▸ Document passage:
- Born: 23 May 1876 Adelaide
- Died: 19 September 1964 Glengowrie
- Occupation: Education activist

= Phebe Watson =

(1876–1964) educationist and women's leader

Phebe Naomi Watson (23 May 1876 – 19 September 1964) was a South Australian teacher and educator, active in securing better conditions for women teachers.

==History==
Phebe Watson was born in Princess Street, near Angas Street, Adelaide, the eldest daughter of Edward Watson (c. 1846 – 27 February 1884) and his wife, Sarah Jane Watson, née Goldsmith (c. 1852 – 19 June 1927). Phebe was educated at a private school, then enrolled at the Grote Street Public School, in order to sit for the monitor's examination to gain entrance to the Education Department. She served as a pupil teacher at Goodwood Public School, then in 1896 entered the training college, at that time under Andrew Scott. She taught briefly at Quorn under A. T. Darke, when her health broke down and she was forced temporarily to abandon her career. She resumed work at Mitcham, then Woodville School, where R. Miethke was the longtime headmaster. Then began a lifelong professional and personal relationship with his daughter Adelaide Miethke.

In February 1901 she was appointed a teacher's assistant under A. H. Neale. at Grote Street School, which specialised in training of pupil-teachers. In 1908 she became assistant at the Currie Street Observation School under J. Fairweather, with special responsibilities as Supervisor of Lodgings, then in 1916 head teacher of its model country school. She became mistress of method in 1921 and assumed full charge of training country teachers. In 1923 the whole of the Currie Street school was dedicated to training of country teachers with Phebe as head lecturer. She also served as warden of women teachers, giving practical advice on deportment, dress, manners and personal relationships, in which she, by example, set high standards. This position was formalized at the Teachers' College in 1926.

She retired from the Education Department in December 1936, and in 1946 moved to Brighton, Victoria, where she lived at 6 Stewart Street, Brighton Beach, returning to South Australia shortly before her death.

==Union activity==
Phebe Watson was General Secretary from 1913 of the Women Teachers' Association, which became the Women Teachers' Progressive League in 1915; she continued in this role until 1923, when she received her transfer to the Teachers' College staff, and was appointed the League's Press Secretary.
She was elected vice-president of the Public Teachers' Union in 1923, In 1937, some six hundred teachers, frustration at the inability of the Union to achieve anything like pay equality for women teachers, broke away from the Union to form the South Australian Women Teachers' Guild, and Phebe was elected its first president. (The following year, those women members of the Union who did not join the Guild formed the Women Teachers' Association.) She also edited the Guild's Chronicle, which she continued after her resignation as president in 1940.

▸ Entries supplied:

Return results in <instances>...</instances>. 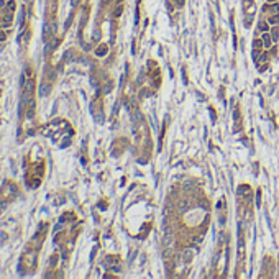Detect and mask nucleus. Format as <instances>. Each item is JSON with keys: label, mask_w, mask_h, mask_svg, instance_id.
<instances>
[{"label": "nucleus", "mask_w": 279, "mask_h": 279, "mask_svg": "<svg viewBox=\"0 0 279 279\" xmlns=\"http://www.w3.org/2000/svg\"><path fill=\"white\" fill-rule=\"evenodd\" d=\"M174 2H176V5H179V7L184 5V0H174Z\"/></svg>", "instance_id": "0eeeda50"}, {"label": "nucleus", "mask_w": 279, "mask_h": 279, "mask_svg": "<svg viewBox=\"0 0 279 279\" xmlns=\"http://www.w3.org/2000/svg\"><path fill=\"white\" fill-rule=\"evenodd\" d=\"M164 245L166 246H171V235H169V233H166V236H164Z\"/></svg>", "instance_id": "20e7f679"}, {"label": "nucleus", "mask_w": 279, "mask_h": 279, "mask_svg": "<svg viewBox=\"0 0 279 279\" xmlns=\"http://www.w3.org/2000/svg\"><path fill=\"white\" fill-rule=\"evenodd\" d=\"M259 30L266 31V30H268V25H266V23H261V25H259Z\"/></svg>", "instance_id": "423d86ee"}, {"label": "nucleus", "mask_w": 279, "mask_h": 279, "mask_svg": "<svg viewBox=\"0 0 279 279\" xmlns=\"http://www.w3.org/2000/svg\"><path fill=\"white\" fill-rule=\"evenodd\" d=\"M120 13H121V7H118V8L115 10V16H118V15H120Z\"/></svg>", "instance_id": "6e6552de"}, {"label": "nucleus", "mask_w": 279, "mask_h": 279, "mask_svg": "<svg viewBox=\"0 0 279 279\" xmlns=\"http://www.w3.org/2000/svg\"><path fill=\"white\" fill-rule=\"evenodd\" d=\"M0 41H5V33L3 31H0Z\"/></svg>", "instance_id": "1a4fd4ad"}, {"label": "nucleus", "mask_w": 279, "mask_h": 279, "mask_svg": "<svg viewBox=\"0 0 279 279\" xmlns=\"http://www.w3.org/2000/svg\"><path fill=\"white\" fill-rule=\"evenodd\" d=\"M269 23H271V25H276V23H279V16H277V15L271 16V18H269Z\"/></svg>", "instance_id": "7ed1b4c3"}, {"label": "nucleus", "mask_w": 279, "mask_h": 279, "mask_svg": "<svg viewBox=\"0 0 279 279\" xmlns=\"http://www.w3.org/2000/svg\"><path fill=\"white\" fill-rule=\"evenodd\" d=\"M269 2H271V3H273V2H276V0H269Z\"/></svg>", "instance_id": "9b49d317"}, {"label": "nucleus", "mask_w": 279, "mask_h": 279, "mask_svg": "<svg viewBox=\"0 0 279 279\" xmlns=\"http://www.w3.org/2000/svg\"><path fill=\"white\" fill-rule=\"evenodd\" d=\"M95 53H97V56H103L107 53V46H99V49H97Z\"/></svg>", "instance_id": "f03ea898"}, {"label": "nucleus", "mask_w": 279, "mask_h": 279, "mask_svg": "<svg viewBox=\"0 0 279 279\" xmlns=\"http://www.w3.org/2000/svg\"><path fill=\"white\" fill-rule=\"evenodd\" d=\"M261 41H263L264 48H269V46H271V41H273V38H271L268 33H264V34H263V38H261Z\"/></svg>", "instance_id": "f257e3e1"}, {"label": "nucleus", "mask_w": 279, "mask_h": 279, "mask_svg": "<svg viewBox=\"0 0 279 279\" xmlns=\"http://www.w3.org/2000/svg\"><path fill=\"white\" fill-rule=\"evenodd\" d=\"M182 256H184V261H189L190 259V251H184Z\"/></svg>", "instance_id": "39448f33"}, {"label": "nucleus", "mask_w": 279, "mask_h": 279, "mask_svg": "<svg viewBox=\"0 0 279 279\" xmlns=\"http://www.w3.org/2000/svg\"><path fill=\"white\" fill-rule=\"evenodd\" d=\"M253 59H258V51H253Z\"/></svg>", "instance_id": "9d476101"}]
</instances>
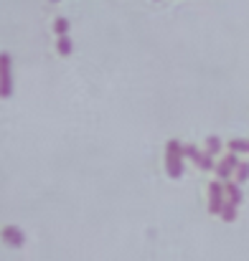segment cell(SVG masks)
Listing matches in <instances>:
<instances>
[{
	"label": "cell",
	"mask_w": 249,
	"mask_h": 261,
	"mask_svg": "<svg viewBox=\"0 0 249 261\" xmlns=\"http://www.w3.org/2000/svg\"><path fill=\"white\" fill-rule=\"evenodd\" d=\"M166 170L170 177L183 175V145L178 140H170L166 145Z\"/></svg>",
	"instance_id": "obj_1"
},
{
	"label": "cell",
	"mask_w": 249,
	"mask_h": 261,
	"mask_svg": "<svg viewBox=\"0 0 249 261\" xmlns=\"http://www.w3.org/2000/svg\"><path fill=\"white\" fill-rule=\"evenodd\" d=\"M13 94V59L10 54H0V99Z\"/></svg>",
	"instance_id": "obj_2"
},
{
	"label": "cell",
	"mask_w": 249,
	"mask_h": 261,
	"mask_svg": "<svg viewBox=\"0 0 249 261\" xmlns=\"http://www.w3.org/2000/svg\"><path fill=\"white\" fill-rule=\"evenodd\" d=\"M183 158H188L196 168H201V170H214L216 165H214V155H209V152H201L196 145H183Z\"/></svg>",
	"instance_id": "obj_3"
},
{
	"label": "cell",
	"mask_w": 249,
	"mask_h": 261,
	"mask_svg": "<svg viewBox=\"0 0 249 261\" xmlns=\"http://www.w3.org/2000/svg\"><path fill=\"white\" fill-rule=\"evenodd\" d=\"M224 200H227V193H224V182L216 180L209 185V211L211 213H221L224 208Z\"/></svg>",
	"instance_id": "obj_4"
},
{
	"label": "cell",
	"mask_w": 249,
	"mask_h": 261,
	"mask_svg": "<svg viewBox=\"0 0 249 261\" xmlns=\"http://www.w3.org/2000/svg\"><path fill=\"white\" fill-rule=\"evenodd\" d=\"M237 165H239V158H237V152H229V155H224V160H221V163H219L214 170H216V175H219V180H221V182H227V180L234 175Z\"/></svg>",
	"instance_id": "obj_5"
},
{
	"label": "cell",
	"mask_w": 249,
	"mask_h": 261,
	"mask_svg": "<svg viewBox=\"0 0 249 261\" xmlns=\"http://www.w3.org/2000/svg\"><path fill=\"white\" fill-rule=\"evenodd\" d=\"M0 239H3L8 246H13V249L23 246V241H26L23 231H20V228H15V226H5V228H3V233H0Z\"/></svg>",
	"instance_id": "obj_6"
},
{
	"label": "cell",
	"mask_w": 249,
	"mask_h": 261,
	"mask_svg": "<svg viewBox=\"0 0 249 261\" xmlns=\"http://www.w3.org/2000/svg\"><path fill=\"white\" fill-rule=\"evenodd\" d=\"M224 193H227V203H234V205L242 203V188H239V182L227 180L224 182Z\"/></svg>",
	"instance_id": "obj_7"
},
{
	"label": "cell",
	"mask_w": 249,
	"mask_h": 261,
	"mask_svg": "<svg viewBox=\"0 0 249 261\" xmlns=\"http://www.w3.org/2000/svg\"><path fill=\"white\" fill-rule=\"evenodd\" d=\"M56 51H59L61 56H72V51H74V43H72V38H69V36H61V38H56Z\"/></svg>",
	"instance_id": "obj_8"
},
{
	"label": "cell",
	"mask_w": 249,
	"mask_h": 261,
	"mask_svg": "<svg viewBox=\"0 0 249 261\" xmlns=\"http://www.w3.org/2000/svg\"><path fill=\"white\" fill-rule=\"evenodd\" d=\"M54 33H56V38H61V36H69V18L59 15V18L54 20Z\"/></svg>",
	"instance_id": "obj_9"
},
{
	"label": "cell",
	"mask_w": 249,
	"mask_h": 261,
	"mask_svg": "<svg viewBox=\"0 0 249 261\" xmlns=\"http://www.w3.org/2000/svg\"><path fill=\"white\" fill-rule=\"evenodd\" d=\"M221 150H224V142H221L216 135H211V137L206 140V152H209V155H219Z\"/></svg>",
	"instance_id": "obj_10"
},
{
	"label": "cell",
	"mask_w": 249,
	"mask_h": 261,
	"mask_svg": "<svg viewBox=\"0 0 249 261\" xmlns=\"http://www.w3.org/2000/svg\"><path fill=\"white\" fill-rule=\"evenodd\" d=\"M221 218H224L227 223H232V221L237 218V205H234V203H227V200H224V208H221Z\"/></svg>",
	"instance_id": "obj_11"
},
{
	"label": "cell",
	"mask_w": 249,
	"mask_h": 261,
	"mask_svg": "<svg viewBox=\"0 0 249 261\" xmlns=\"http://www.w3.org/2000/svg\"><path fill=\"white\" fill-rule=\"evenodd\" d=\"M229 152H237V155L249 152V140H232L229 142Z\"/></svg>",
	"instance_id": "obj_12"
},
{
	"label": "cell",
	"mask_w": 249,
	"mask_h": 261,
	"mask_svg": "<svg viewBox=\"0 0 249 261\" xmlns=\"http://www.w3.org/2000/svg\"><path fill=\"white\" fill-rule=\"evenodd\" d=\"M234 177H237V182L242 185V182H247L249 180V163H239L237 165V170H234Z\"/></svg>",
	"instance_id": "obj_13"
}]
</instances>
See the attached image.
* * *
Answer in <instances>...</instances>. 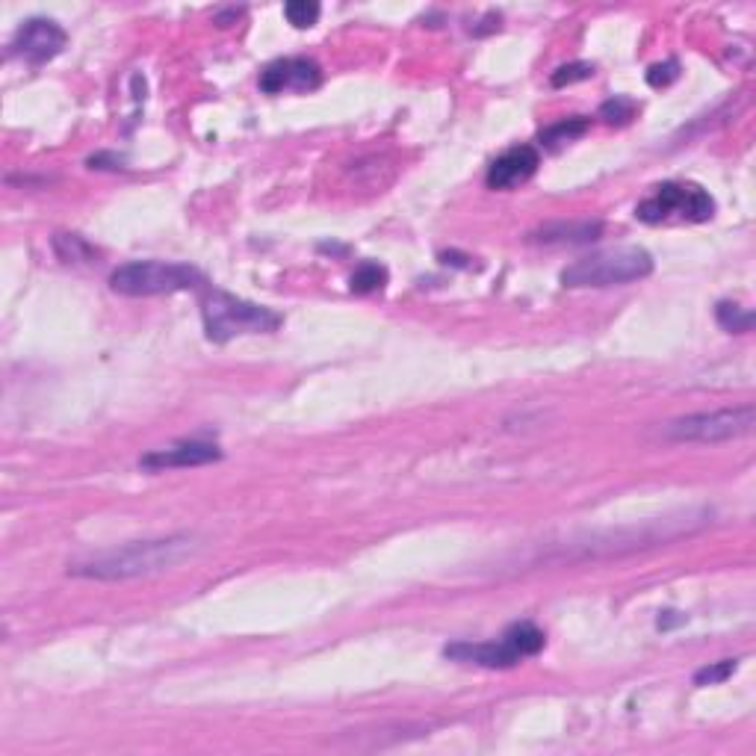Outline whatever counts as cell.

▸ Task objective: Condense the paragraph of the Phebe Watson biography that begins "In February 1901" into a list of her roles, keeping its main facts.

▸ Written solution:
- February 1901: teacher's assistant under A. H. Neale at Grote Street School, which specialized in training pupil-teachers
- 1908: assistant at the Currie Street Observation School under J. Fairweather, with special responsibilities as Supervisor of Lodgings
- 1916: head teacher of the school's model country school
- 1921: mistress of method, in full charge of training country teachers
- 1923: head lecturer once the whole Currie Street school was dedicated to training country teachers
- Warden of women teachers: gave practical advice on deportment, dress, manners and personal relationships, and set high standards by her own example; the position was formalized at the Teachers' College in 1926